▶ [INSTRUCTIONS]:
1. Please list the teams that the Strangler Fig article names as rendering a product card in Trendyol.com.
2. In the Strangler Fig article, recast the paragraph beginning "To address the above issues" as a short bulleted list that keeps its main facts.
3. Carry on with the Strangler Fig article, starting after its final line.
═══ SELECTED PASSAGE ═══
Strangler Fig Pattern & Safe Language Migration in Action

Published in

Trendyol Tech

10 min readApr 3, 2024

In this article, we will talk about applying the Strangler Fig Pattern and how to achieve a safe rewrite and rollout a service in production when you don’t or cannot trust your tests.

The post is structured as follows:
1- Introduction: A brief introduction of the team.
2- Concerns: Why did we decide to rewrite the service in another language and the implications of this decision.
3- Traffic Mirroring to Achieve Safety and Gain Speed: How to test the new service against live traffic to make sure your new code is doing exactly what it’s supposed to do.
4- Strangler Fig Pattern with Traffic Shifting: How to rollout the new service alongside the legacy service, achieving safety and robust rollout/rollback mechanisms.
5- Conclusion: A wrap-up of the article.

Introduction

As PDP Buybox team, we are responsible for delivering product data to all teams (except search pages) rendering a product card in Trendyol.com some of which are: Storefront, Recommendation, Favorite list, and Checkout.
A downtime in our service means a Trendyol-wide outage and a heavy loss in total revenue. The service powering product data delivery was written years ago in Java over a weekend, some of the business logic in the service was left unmaintained and undocumented. Also, using Java meant longer uptime since pods take more time to warm up, and more memory usage and CPU cycles compared to Go. Some teams adopted Go as a primary language of choice, and our past experiences pushed us towards adopting Go as well. In total, the momentum was going in that direction.

Concerns

To address the above issues we decided that a rewrite of the service was needed. full-service rewrites are cool and shiny for tech-savvy people, risky and time-consuming for product owners, and the business in general. But we felt that leaving the problem unaddressed would be a ticking time bomb waiting to explode.

When you attempt to rewrite a service some questions need to be asked:
1) Are there enough tests?
2) Are there enough tests?
3) Are there enough tests?
4) How do I rollout my cool new service?
5) Can I A/B test my new service on live traffic?
6) How do I rollback to legacy when needed?
═══ DATA PROVIDED ═══
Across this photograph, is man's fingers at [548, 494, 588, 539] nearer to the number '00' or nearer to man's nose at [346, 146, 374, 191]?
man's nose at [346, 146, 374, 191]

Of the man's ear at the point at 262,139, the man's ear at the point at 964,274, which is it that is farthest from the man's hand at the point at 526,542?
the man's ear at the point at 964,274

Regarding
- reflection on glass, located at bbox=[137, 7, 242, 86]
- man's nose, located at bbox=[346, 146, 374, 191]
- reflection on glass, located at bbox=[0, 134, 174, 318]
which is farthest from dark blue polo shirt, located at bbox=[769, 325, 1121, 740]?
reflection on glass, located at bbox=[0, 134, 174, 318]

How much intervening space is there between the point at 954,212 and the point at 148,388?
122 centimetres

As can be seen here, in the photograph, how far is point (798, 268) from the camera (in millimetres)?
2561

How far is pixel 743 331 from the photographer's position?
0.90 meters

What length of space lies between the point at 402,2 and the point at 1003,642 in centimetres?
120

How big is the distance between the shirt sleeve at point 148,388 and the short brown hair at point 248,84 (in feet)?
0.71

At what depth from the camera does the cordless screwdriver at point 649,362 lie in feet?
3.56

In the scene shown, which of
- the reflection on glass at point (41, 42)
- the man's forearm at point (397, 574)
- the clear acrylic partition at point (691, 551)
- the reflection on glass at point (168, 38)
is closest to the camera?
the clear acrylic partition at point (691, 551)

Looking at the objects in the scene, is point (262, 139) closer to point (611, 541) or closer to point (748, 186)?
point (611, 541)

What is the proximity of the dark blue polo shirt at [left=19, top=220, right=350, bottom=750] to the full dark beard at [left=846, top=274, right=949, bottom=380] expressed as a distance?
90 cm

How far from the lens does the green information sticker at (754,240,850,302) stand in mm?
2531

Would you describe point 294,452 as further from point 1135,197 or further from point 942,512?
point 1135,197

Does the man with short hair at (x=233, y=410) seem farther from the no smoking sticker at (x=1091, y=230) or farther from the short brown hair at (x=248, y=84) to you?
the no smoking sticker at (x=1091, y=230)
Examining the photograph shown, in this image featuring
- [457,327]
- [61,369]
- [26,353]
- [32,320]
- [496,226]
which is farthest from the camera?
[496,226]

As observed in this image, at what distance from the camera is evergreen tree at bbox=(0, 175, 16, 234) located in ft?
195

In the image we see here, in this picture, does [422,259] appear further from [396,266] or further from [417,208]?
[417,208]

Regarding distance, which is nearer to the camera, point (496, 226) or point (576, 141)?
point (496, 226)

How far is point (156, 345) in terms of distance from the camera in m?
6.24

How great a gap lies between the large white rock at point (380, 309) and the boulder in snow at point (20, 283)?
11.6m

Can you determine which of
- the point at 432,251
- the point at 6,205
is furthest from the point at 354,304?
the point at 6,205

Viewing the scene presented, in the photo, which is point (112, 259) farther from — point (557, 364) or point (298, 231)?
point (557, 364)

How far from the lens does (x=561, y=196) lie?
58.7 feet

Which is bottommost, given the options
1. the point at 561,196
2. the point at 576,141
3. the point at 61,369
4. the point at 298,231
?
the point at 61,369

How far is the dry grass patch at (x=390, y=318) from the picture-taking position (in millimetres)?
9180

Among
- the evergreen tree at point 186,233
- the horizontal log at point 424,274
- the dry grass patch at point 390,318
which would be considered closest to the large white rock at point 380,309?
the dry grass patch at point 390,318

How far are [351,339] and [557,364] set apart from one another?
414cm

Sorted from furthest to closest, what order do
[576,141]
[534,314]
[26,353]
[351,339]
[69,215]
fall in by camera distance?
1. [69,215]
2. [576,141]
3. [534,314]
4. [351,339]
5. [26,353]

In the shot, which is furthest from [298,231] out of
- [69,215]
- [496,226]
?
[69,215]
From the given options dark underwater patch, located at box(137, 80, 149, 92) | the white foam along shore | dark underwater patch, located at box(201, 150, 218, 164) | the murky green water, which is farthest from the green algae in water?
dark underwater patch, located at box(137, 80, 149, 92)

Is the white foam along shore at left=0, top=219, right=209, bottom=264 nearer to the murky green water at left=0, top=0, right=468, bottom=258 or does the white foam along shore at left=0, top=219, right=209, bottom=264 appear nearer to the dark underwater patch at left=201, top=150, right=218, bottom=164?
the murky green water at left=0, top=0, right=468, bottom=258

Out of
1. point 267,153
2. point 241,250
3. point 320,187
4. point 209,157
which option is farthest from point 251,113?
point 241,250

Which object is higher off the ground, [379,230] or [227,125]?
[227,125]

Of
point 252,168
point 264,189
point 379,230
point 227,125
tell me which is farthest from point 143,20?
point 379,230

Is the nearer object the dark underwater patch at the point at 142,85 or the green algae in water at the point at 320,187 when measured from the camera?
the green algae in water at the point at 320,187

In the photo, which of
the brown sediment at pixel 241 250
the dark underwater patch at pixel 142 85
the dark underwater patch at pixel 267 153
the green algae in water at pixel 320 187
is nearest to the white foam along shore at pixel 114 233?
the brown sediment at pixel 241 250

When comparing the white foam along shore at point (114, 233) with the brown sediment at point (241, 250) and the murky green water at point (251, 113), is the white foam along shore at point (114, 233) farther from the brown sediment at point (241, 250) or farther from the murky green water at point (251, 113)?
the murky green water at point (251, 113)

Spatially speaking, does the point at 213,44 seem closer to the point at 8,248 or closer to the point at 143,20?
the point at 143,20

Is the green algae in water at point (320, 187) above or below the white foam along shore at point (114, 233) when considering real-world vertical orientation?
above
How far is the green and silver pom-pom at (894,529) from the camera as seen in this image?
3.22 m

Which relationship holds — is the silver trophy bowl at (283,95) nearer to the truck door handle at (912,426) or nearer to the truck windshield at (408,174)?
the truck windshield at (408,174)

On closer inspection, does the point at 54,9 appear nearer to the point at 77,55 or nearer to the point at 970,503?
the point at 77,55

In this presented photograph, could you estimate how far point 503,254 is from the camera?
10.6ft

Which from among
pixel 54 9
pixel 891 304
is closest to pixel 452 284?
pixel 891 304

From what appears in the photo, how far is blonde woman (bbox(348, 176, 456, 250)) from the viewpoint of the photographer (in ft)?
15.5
═══
▶ [THE REPLIES]:
1. Storefront, Recommendation, Favorite list, Checkout

2.
- The team decided the service needed a rewrite.
- Full-service rewrites appeal to tech-savvy people but are risky and time-consuming for product owners and the business.
- Leaving the problem unaddressed felt like a ticking time bomb waiting to explode.

3.
The above is not a copy-paste error, Are there enough tests is the most important question when it comes to service rewrites. Can you trust unit tests alone? Do I need Integration Tests? What about E2E automated tests? Is my test set covering all edge cases? what if I miss an edge case because it’s, well, an edge case? Can I trust my testing pipeline?
Ideally, I would like to have mathematical proof that both services produce the same output so I won’t bother writing test cases. But in the meantime, I’m settling for tests instead.

A language migration means that you cannot make use of existing unit tests immediately, and even if you attempt to rewrite them it’s still prone to error and not safe enough to depend on. We also have an automated E2E testing pipeline that prepares an isolated test environment similar to testcontainers where we run our business tests covering over 97% of the codebase. That’s safe enough for us when we rollout a new feature but still scary enough to not be deemed safe in this migration. Also, the automated E2E testing pipeline is a little bit slower than we’d like it to be. It takes up to 15–20 minutes to get it up and running and only then we can get the feedback. which doesn’t seem that long at first but it can easily add up to an hour or two if your commit ends up having some bugs that you have to fix.

So if unit tests and Automated E2E tests aren’t enough, what should we do?

Traffic Mirroring to Achieve Safety and Gain Speed

A common method to follow during service rewrites is to mirror (shadow) live traffic to your new service. In practice, you need to copy the request and send it to a second destination in addition to the original one. Clients are still going to be served by your legacy (original) service, the new service is not serving any clients yet, just receiving a copy of the request.
After getting both responses, we check for response equality and log any mismatch, and Voilà you’ve just built a continuous test with instant feedback.
There are multiple ways to mirror traffic. At Trendyol we are On-Prem and we use istio service mesh on top of our microservices. istio allows us to define traffic mirroring rules very easily on the mesh level. One caveat is that traffic in istio is mirrored in a fire-and-forget fashion, which means the responses are discarded.
To overcome this, one could make a third service that receives mirrored traffic, redirect the request to both services and then check for differences in the response bodies.

To put it in pixels:

Can you spot a potential problem in the above design?
Hint: path 2 and 3
Spoiler Alert: if one isn’t careful, requests sent via path 3 can be mirrored again resulting in a mirror request back to checker via path 2 which results in a request sent via path 3 which result in a mirror request back to checker via path 2 which result in…. Endless recursion!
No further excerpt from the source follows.